Exercise objective
Starting with the line that mentions "The ratio of MSD_between to MSD_within is", repeat each line verbatim until the entries end, both ends included.

:: Exercise inputs ::

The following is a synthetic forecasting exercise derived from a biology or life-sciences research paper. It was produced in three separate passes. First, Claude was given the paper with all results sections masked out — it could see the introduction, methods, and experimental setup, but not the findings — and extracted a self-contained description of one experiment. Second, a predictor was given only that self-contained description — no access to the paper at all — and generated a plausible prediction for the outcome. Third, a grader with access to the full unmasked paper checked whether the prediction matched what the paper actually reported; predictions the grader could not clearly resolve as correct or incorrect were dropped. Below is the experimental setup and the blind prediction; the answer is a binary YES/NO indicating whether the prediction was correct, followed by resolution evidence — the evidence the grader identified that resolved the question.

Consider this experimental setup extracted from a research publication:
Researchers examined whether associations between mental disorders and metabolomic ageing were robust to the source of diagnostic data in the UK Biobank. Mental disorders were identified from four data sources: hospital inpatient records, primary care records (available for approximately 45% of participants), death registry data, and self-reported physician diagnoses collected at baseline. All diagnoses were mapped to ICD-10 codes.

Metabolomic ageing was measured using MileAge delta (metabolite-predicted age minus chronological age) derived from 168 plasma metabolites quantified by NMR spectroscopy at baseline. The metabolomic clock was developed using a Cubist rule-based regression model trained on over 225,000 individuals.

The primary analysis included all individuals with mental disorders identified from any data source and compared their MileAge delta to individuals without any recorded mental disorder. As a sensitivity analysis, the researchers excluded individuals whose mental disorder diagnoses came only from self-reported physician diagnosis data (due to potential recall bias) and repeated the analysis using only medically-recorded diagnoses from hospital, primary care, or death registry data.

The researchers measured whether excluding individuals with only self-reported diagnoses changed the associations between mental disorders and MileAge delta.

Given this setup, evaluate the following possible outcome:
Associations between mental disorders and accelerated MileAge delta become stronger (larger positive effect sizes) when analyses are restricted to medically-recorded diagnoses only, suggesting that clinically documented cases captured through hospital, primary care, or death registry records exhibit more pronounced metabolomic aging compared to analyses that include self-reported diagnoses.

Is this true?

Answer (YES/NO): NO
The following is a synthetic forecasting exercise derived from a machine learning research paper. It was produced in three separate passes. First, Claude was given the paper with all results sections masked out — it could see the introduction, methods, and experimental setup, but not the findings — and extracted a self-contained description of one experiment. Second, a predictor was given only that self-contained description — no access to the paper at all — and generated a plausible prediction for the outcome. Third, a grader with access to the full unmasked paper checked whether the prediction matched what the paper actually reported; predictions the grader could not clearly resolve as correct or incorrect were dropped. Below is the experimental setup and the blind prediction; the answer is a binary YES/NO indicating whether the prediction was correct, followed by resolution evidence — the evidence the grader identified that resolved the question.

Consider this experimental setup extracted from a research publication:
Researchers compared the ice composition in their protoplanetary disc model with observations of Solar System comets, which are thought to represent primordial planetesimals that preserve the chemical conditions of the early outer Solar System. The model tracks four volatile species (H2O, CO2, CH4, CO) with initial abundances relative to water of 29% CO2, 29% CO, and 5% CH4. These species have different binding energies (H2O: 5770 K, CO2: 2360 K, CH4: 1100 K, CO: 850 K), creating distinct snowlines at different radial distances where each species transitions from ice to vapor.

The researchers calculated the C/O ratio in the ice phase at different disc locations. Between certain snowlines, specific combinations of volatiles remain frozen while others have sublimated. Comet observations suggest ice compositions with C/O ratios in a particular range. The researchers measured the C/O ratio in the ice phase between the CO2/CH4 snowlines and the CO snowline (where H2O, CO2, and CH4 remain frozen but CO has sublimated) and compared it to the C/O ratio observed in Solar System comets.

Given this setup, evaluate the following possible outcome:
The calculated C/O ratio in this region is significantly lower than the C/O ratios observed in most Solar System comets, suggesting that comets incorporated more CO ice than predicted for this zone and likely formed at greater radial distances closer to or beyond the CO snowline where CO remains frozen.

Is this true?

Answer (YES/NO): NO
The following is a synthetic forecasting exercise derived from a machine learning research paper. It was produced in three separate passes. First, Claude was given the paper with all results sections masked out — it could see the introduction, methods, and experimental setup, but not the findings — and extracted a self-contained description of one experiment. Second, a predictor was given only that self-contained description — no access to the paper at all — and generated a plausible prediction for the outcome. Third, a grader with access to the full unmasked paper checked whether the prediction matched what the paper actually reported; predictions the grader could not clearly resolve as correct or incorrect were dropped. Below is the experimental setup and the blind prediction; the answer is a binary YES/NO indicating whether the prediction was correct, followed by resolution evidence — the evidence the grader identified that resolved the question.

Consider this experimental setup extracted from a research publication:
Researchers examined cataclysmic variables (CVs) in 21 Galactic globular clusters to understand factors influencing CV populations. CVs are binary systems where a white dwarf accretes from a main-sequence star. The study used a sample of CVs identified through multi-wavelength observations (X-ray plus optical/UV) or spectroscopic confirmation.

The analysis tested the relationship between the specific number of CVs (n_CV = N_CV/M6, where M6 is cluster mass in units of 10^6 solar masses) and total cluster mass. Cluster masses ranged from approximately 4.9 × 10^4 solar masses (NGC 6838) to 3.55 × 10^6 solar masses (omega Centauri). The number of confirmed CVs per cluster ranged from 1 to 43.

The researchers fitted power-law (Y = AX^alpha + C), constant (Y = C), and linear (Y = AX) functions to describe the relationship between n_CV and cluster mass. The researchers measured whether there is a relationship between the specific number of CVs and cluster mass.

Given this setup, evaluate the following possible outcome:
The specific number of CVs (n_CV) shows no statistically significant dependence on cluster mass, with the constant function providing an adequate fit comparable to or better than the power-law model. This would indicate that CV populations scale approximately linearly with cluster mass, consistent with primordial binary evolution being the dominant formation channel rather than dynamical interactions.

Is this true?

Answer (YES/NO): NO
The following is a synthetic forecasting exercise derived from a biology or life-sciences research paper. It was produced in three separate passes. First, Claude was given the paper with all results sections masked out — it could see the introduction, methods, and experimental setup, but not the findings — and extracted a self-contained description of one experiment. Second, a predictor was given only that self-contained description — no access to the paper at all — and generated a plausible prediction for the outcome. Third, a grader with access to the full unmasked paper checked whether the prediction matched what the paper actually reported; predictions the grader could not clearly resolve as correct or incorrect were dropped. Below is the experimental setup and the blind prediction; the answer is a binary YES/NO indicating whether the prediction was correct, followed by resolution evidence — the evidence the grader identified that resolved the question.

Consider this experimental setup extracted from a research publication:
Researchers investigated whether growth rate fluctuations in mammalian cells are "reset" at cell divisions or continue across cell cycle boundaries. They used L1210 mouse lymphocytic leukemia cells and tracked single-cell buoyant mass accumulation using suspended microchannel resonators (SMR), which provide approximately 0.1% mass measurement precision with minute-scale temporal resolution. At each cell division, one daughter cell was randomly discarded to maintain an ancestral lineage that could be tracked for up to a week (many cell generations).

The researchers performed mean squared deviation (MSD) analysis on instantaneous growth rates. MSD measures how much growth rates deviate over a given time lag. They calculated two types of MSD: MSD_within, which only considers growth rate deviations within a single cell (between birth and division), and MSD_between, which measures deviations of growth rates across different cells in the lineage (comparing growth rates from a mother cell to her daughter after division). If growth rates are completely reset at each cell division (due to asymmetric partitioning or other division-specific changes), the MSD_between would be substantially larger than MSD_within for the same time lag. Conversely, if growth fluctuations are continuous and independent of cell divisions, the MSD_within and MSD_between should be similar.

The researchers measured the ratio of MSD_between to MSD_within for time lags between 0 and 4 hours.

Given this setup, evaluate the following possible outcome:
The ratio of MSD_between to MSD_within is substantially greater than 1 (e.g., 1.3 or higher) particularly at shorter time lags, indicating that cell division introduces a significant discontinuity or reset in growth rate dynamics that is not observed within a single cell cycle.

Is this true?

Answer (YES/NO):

:::

Problem solution
The ratio of MSD_between to MSD_within is substantially greater than 1 (e.g., 1.3 or higher) particularly at shorter time lags, indicating that cell division introduces a significant discontinuity or reset in growth rate dynamics that is not observed within a single cell cycle.

Is this true?

Answer (YES/NO):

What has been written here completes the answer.